Jude Montague talks to James Wilkie about his work and personal involvement with the Sono-Electro Festival and what we can expect this year.

What led you to the concept Sono-Electro?
Moving to St Leonards-on-Sea where there is space to think, dream, and the chance to make. I’ve met and been supported by incredible people here. I met Colin Booth, manager at Electro Studios, and Sound Artist, Jilliene Sellner: I was looking for space to avoid working from home and Colin asked what kind of show would I put on if I had the space for a week? I wondered what would happen if I thought about composing with people and space instead of sounds to do what I wanted to do with my work. This second edition has included a wider team of Lucia Scazzocchio, who has co-curated and partnered with me in producing a successful Arts Council bid for the festival, along with James Weaver, known for Sonics Hastings, and again Electro Studios. This edition has become about giving space for new stories (XMTR festival) to grow and existing ones (Sonics Hastings) to reflect and think forward. It’s a festival dedicated to sound art, inviting artists and audiences alike to examine their relationship with place through hyper-local interventions that touch on broader global environmental narratives.

Tell me about your own background in audio / experimental sound
I’ve gone from playing guitar in a Boston Noise/Rock band playing the Hard Rock for Halloween to an ambient music designer for Hollywood Soundtracks, a nerdy Goldsmiths laptop sound artist, to residencies and performances in the UK. My practice now includes working for Sensory Experiences Labs, and a long term collaboration with Lisa Chang Lee. Lisa and I are now producing works supported by the ZSL around her visits and research to the Hainan Tropical Rainforest to explore the indigenous Li community and their aural connection to the forest – theirs is an Intangible Heritage protected by UNESCO: The Li hold only an aural tradition of their stories and histories as well as a strained narrative in the region with China.

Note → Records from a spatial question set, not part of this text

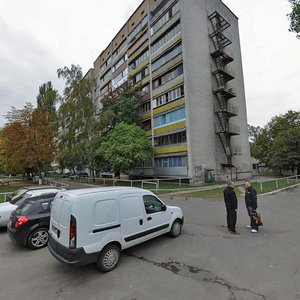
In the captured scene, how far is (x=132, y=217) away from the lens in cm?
504

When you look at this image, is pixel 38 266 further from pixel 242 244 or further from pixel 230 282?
→ pixel 242 244

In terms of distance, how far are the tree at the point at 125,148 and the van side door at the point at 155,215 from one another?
705 inches

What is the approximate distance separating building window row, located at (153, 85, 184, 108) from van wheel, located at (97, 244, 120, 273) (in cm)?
2366

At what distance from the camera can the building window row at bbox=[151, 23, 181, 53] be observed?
27083 mm

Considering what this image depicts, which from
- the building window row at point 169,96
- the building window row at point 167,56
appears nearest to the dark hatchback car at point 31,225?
the building window row at point 169,96

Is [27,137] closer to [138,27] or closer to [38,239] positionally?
[38,239]

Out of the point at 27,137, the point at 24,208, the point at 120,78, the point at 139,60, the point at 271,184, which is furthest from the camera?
the point at 120,78

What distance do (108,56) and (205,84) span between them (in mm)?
27448

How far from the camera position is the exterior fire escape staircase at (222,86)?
2848 cm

Are there any sound making elemental themes that are emerging this year from the festival?
Belonging, ownership, family, and relationships. Many of the artists are life partners – and the first set of artists in Residence is a family! The sea features widely in the minds of the closing artists on the Sundays; I am certain it will have an impact on the artists in residence’s output as well. Music and the festival itself is a means for finding a perspective from which we can all live and thrive together here.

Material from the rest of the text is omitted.